Will Baude: Cynthia Nicoletti's "Secession on Trial" is "a Delight to Read"

Cynthia Nicoletti's Secession on Trial: The Treason Prosecution of Jefferson Davis: Constitutional theory meets criminal defense meets Civil War history.

A few weeks ago, I opened up Professor Cynthia Nicoletti's recent book, Secession on Trial: The Treason Trial of Jefferson Davis. I didn't expect that I'd spend the next few weeks fiercely poring through it, but I've found myself unable to put it down or stop thinking about it.

The book tells the story of the federal government's attempt to prosecute Jefferson Davis, the former president of the so-called Confederate States of America, after the end of the Civil War. (If, like me, you found yourself thinking, "huh, I didn't even know that there was a treason trial of Jefferson Davis," I will spoil the ending -- the trial never comes, and Davis receives the benefit of the general amnesty from President Johnson.)

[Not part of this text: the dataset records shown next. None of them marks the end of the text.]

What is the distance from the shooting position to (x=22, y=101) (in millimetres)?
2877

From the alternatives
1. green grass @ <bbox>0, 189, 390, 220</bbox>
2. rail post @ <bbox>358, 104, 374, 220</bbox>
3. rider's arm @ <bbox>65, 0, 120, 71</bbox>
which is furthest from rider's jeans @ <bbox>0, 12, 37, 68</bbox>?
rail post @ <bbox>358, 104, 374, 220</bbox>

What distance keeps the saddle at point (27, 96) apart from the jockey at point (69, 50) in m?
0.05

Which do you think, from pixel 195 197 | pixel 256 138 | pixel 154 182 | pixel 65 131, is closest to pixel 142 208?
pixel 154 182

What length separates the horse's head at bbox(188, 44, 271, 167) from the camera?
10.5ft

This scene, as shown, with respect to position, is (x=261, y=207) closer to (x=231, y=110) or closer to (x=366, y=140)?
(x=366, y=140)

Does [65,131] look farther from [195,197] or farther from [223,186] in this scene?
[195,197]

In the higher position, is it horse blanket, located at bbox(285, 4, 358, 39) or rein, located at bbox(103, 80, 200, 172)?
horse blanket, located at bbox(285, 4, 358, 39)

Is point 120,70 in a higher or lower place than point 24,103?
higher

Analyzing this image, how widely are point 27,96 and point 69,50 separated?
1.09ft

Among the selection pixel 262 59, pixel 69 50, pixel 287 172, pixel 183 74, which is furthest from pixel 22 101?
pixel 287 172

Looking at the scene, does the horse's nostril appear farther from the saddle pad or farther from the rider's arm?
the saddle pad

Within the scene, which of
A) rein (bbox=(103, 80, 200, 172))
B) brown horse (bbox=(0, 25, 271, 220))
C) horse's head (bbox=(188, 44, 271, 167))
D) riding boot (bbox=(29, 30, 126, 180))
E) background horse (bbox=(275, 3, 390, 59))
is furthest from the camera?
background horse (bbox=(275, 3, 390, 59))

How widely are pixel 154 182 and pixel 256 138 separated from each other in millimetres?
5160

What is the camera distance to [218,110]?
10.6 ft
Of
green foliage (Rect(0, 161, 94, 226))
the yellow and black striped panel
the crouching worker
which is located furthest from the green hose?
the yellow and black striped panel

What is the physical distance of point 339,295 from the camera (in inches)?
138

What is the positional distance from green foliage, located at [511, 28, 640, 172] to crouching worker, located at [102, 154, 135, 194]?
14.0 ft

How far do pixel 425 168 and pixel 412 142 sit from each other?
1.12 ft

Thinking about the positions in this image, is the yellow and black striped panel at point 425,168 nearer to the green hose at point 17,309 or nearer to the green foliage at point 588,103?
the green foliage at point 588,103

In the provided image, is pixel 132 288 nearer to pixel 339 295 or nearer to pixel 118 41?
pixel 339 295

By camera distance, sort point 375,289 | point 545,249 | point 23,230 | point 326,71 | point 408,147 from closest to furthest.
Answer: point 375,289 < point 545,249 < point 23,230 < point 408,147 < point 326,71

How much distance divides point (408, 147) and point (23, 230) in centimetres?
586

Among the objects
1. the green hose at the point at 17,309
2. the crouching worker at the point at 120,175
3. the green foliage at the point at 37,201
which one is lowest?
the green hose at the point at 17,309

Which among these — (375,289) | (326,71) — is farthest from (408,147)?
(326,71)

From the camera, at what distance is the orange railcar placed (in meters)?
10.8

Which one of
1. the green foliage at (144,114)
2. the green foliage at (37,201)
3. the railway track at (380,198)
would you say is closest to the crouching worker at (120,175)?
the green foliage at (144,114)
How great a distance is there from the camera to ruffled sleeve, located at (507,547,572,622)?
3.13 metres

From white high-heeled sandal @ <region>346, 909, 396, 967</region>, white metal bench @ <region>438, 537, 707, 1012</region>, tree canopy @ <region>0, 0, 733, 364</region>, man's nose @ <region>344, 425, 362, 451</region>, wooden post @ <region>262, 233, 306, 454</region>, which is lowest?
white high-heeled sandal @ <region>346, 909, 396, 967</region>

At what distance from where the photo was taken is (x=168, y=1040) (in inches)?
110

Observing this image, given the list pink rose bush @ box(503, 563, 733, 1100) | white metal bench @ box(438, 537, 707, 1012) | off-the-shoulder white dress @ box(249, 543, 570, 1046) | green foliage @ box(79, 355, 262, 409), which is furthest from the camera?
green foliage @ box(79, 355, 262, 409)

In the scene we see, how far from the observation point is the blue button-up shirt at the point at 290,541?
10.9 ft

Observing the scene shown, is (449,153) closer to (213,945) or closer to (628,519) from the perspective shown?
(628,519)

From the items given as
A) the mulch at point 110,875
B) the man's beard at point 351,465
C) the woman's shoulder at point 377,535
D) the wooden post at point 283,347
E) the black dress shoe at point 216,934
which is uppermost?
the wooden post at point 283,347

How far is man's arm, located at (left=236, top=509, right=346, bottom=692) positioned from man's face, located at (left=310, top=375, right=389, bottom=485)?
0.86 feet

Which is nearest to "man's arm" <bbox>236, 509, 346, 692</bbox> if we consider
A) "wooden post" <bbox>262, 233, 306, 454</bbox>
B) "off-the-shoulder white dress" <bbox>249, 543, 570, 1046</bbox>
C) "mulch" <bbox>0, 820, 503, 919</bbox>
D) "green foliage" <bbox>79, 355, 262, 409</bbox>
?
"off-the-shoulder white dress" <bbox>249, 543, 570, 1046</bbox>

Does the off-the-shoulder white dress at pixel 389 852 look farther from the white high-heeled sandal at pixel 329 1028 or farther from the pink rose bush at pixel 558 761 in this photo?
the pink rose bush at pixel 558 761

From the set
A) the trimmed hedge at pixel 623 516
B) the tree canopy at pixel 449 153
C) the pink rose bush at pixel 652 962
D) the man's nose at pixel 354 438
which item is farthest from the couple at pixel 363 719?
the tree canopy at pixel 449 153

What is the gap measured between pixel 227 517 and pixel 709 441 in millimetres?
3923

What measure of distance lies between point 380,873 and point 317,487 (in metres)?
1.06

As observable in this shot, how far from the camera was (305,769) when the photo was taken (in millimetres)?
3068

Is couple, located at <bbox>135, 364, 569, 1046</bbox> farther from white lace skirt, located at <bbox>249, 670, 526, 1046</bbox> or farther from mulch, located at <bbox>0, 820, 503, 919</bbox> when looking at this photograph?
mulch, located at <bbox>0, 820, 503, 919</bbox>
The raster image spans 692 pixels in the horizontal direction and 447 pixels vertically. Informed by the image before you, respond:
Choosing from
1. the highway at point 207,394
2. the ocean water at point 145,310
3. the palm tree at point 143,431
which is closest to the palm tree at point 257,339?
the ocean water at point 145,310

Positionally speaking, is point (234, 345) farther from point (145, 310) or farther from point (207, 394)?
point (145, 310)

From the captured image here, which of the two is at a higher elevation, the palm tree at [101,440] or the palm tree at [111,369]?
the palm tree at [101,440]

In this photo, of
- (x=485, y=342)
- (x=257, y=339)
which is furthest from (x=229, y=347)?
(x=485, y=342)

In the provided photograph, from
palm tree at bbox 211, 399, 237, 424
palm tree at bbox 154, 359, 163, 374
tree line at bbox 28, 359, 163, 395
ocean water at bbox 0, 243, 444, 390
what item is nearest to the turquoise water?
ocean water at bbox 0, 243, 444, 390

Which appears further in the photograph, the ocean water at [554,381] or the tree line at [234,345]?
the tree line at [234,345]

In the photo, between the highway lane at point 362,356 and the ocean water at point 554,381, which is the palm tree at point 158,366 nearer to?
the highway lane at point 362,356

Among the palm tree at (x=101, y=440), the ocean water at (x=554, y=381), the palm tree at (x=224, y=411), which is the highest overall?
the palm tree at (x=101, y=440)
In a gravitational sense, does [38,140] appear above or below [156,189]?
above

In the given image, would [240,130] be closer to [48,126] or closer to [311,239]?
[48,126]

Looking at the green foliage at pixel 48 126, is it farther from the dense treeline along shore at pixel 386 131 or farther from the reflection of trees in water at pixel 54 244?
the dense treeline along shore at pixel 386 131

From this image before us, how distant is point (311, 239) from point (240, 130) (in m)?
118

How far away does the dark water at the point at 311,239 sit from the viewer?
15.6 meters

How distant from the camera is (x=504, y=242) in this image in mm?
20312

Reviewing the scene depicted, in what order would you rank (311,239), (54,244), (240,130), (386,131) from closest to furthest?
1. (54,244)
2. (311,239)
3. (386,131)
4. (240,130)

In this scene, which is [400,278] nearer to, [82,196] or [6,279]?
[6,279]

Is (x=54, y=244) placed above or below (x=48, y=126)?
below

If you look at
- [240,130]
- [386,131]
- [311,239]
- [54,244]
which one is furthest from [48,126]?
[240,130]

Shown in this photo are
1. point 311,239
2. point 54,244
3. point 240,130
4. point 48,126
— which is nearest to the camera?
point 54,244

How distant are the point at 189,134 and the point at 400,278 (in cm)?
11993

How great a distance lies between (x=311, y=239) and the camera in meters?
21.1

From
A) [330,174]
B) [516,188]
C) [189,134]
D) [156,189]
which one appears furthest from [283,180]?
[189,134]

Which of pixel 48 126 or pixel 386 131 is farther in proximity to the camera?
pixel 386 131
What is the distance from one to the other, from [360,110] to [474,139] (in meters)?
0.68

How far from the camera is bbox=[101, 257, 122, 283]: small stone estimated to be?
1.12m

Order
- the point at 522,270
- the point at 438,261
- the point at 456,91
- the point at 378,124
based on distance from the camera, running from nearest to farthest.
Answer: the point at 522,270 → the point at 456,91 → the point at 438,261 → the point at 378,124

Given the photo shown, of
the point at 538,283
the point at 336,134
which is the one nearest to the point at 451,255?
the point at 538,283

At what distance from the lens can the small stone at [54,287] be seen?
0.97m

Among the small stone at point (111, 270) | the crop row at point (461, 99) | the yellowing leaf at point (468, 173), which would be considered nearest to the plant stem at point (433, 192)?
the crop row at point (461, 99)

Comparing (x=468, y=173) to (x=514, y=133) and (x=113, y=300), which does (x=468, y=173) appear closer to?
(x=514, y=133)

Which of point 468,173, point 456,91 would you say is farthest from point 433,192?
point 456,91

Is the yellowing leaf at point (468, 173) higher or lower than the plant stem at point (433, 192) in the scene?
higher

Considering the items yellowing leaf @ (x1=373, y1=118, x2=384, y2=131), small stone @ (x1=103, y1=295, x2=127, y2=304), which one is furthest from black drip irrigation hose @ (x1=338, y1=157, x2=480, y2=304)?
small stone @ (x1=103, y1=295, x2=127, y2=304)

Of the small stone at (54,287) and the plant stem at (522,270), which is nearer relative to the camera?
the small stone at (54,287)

Nicoletti argues that at the time, the legality of secession was far less settled by the war than we like to think. If secession was lawful, Jefferson Davis might no longer have been a citizen of the United States subject to the U.S. law of treason, and the threat of that defense -- and the possibility that it might succeed in front of a jury -- kept the federal prosecutors quite nervous about pressing the issue. That, among other things, is how Davis's lawyers managed to run out the clock until the amnesty.